Inflation and high mortgage rates are impacting potential homebuyers which means fewer sales, more supply and a drop in home prices.
According to a new Redfin report, during the four weeks ended July 10, the median sales price of a home in the U.S. fell 0.7% from June’s record-breaking peak. And that isn’t all. Asking prices also fell, down 3% from their May peak as the number homes on the market dropping prices also hit another high.
All that means more availability for those in the market for a new home.
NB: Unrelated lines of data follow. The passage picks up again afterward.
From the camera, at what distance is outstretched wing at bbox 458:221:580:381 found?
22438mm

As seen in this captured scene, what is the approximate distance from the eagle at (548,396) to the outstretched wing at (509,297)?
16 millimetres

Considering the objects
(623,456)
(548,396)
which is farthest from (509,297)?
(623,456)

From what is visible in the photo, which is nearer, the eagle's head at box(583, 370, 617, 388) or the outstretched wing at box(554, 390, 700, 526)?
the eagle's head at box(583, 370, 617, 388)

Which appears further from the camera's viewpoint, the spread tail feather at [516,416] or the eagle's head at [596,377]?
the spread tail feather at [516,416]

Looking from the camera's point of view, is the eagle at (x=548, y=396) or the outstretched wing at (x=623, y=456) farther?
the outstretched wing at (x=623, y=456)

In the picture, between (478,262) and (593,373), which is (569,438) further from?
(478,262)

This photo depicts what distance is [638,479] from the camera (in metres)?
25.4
The supply of homes for sale increased for the first time since August 2019 as pending sales continued to fall. The report attributes these changes to buyers reaching their limit on the cost of not just homes or mortgages, but food, transportation and energy
“Inflation and high mortgage rates are taking a bite out of homebuyer budgets,” said Redfin chief economist Daryl Fairweather. “Few people are able to afford homes costing 50% more than just two years ago in some areas, so homes are beginning to pile up on the market. As a result, prices are starting to come down from their all-time highs. We expect this environment of reduced competition and declining home prices to continue for at least the next several months.”
Redfin found fewer Google searches for “homes for sale” during the week ended July 9, down 75% from last year. Its Homebuyer Demand Index, which measures requests for tours and other services, fell 18% year over year during the week ended July 10.
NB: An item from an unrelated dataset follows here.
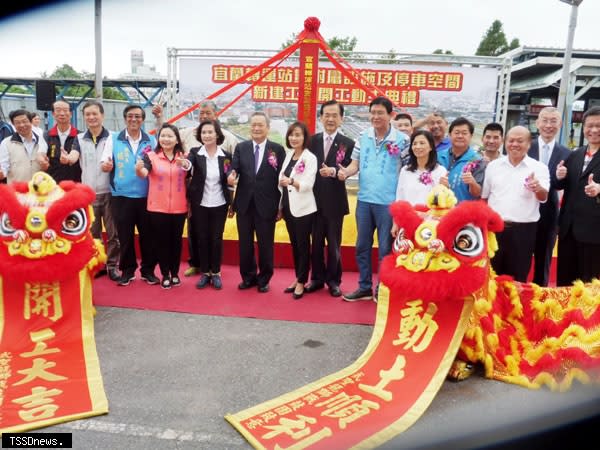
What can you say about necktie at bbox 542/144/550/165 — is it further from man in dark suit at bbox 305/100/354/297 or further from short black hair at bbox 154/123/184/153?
short black hair at bbox 154/123/184/153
Additionally, mortgage applications fell 11% from last year as the 30-year mortgage rate rose to 5.51% for the week ended July 14, down from 2022’s high of 5.81% but up from 3.11% at the beginning of the year.
In the four weeks ended July 10, active listings rose 1.3% year over year, the largest increase since August 2019. The median asking price rose 14% from 2021 to $397,475, down 2.8% from May 2022’s all-time high. Meanwhile, the median sale price increased 12% year over year to $393,449, down 0.7% from the June 19 peak. Year-over-year growth fell 16% from March’s peak, according to the report.
New listings were down 1.7% from last year, while active listings rose 1.3% year over year — the largest increase since August 2019.
Forty-three percent of homes that went under contract had an offer within the first two weeks, down from 47% last year, and 51% of homes sold above list price, down from 54% last year.
The report also noted the monthly mortgage payment on a median asking-price home was $2,387 at the current 5.51% mortgage rate. That was up 44% from last year’s $1,663 when mortgage rates were 2.88%, down from the June 12 peak of $2,487.